**TASK**: Of the entries below, copy only those lines that contain the word "vote".

[Collected data entries]
__________________________________________________
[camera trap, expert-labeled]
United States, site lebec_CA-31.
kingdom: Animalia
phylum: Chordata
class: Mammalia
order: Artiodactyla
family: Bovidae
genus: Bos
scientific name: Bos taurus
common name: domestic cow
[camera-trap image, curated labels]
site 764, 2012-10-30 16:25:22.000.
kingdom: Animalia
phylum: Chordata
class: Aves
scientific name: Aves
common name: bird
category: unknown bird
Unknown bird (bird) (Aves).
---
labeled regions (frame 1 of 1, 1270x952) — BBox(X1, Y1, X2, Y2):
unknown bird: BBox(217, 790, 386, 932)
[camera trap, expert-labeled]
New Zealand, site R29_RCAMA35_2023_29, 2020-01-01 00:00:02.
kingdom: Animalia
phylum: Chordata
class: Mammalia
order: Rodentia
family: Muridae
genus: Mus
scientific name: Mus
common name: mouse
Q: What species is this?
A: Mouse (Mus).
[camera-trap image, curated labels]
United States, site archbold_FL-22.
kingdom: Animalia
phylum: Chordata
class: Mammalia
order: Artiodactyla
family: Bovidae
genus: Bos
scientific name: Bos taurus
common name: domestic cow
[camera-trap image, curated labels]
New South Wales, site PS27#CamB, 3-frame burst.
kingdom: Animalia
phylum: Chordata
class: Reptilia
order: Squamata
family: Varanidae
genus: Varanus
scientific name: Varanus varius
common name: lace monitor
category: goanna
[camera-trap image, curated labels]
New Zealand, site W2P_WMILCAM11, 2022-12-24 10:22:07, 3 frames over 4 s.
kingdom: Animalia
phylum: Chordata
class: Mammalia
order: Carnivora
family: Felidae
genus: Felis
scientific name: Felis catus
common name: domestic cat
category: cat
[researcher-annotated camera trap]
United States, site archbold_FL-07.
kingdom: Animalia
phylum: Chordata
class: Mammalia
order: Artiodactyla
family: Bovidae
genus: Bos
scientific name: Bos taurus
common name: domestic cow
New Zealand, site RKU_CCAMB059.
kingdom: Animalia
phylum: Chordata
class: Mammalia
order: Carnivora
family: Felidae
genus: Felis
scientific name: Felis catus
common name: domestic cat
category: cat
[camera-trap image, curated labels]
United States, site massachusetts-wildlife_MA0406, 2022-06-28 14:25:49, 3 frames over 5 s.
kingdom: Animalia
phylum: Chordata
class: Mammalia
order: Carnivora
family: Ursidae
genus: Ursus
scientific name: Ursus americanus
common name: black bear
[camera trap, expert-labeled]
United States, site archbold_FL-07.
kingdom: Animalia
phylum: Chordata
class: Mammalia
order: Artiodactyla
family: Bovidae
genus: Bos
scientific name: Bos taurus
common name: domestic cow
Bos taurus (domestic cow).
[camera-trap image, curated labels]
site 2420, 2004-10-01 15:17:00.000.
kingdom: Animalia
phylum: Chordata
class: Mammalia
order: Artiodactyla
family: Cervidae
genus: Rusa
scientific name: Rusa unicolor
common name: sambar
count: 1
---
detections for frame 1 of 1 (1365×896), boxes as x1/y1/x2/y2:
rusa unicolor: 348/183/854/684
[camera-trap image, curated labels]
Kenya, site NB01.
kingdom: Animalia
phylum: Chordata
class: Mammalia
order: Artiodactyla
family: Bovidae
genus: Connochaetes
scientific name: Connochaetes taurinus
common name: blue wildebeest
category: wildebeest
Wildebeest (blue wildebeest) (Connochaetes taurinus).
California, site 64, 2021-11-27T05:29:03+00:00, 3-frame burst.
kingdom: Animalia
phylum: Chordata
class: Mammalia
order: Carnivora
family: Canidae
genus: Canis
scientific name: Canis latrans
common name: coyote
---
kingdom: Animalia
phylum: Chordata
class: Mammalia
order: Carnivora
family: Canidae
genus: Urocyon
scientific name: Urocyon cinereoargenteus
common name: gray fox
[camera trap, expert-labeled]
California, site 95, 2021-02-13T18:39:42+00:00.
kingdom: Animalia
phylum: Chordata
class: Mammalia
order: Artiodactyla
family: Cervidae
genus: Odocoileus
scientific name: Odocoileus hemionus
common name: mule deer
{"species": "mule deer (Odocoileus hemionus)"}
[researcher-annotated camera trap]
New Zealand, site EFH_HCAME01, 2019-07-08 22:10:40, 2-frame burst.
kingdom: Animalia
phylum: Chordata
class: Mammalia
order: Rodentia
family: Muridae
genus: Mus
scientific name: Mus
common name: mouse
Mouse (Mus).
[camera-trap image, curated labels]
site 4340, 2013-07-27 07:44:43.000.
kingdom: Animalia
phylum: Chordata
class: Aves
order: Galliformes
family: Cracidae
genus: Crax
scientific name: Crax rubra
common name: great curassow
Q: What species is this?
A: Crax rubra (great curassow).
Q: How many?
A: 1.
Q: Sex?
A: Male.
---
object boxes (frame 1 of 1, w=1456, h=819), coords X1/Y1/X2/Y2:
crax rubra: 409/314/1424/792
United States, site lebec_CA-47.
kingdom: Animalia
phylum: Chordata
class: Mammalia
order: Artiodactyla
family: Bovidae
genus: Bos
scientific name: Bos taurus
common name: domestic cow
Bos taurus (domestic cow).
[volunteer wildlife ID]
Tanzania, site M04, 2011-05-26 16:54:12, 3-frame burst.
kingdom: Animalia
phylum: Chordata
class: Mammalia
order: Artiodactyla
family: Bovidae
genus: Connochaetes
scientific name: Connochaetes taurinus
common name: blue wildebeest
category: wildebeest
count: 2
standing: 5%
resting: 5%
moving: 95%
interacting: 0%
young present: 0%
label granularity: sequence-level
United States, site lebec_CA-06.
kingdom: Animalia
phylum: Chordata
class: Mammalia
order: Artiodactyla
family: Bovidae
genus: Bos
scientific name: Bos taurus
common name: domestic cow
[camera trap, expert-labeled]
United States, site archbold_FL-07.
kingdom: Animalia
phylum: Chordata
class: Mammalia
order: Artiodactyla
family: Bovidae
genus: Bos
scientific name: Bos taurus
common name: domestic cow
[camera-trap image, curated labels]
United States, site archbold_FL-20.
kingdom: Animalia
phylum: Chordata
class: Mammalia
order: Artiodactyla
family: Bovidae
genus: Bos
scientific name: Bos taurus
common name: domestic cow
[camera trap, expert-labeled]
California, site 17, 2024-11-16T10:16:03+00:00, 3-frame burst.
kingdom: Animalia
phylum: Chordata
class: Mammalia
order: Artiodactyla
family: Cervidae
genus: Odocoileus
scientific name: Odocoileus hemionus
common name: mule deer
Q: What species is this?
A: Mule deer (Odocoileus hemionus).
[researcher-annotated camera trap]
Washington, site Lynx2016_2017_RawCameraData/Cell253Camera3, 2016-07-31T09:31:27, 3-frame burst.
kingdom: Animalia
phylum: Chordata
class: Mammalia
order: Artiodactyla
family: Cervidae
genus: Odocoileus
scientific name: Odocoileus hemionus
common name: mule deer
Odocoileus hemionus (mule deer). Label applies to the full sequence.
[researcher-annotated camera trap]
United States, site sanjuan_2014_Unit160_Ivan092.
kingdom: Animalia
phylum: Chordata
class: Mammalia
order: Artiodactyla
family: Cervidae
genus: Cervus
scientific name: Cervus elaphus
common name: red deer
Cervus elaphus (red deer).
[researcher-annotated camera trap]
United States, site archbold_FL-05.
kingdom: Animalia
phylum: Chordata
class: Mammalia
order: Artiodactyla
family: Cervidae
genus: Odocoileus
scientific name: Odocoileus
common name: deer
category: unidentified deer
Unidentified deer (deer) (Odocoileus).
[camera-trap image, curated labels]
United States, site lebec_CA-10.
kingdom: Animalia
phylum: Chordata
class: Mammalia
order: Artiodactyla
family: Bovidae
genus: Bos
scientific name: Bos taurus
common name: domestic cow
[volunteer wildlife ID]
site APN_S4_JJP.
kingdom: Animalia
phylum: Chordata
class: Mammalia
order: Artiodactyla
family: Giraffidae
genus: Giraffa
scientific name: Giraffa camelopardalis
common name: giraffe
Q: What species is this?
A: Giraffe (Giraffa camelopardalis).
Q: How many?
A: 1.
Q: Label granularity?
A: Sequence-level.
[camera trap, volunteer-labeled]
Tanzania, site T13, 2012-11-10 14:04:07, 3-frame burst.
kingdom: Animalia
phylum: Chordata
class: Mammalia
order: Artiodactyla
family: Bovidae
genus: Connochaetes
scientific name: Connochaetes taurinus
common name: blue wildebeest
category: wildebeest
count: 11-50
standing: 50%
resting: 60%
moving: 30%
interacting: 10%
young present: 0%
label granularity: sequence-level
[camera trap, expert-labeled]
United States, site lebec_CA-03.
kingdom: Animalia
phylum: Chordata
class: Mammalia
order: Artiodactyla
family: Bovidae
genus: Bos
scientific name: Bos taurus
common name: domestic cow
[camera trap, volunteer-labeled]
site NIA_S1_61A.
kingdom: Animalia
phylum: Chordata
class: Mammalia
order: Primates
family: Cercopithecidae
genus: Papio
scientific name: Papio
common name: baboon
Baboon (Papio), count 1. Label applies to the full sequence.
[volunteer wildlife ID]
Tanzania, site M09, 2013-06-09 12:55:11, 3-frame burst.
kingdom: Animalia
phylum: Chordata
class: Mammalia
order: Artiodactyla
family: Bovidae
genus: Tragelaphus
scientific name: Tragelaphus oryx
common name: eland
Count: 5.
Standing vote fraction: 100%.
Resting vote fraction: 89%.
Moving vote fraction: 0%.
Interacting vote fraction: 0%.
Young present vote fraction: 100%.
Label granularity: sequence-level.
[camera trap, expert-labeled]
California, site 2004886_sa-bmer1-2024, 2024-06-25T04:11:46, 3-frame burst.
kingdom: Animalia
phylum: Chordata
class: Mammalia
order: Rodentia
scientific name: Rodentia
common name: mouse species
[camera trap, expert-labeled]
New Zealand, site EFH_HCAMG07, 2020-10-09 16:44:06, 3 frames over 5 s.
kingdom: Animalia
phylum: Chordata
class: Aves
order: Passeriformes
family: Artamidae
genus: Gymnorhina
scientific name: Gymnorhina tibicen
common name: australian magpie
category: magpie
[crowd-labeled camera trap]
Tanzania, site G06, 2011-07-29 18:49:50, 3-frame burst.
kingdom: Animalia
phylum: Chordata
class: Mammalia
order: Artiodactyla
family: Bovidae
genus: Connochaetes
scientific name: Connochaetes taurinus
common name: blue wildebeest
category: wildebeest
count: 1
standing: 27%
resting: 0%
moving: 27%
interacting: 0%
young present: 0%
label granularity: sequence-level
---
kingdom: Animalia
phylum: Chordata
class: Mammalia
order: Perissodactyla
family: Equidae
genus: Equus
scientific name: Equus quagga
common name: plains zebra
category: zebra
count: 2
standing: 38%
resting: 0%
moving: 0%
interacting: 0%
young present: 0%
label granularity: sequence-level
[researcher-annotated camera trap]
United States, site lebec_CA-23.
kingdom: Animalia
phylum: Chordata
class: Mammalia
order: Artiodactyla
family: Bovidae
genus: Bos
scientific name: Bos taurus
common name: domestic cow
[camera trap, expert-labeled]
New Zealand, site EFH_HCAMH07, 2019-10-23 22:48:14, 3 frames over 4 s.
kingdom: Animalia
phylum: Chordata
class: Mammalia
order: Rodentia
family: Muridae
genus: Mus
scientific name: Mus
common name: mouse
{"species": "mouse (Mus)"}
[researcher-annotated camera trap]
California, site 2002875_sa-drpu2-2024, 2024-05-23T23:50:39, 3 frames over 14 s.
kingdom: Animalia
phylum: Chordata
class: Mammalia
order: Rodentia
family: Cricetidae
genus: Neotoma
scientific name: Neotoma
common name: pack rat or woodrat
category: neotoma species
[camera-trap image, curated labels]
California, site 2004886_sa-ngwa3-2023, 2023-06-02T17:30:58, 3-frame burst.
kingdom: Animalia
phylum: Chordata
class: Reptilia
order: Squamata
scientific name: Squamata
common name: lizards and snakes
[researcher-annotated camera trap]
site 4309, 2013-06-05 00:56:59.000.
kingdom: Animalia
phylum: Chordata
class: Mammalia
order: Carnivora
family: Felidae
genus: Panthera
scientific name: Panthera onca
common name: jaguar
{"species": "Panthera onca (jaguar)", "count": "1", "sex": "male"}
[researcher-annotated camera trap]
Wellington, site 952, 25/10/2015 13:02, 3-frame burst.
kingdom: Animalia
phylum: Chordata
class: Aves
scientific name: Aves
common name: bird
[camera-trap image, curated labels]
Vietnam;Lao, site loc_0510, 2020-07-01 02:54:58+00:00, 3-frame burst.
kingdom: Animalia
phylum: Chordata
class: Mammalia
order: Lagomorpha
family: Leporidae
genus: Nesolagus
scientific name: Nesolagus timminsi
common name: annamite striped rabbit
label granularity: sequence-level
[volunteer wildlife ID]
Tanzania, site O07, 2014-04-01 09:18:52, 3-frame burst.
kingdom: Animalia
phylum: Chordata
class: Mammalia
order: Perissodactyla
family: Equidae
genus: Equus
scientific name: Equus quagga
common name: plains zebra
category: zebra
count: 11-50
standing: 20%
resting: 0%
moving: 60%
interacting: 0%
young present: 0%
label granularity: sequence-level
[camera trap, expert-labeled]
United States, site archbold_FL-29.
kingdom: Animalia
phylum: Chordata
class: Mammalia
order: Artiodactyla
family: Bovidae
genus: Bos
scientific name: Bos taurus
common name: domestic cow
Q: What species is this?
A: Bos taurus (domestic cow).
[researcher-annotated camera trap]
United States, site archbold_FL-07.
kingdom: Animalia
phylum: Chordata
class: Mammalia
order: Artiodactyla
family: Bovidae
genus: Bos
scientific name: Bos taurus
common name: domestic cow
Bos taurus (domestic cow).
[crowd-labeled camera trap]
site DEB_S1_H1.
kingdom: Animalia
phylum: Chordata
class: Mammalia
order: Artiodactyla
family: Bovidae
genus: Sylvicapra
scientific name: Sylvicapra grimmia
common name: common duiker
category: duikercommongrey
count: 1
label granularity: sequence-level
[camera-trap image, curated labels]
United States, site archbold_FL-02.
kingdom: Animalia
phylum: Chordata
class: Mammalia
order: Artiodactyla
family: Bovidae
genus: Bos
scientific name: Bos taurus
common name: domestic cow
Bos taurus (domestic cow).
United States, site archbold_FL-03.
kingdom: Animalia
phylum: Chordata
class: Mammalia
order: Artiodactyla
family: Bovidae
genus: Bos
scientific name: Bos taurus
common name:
__________________________________________________
**RESPONSE AREA**:
Standing vote fraction: 100%.
Resting vote fraction: 89%.
Moving vote fraction: 0%.
Interacting vote fraction: 0%.
Young present vote fraction: 100%.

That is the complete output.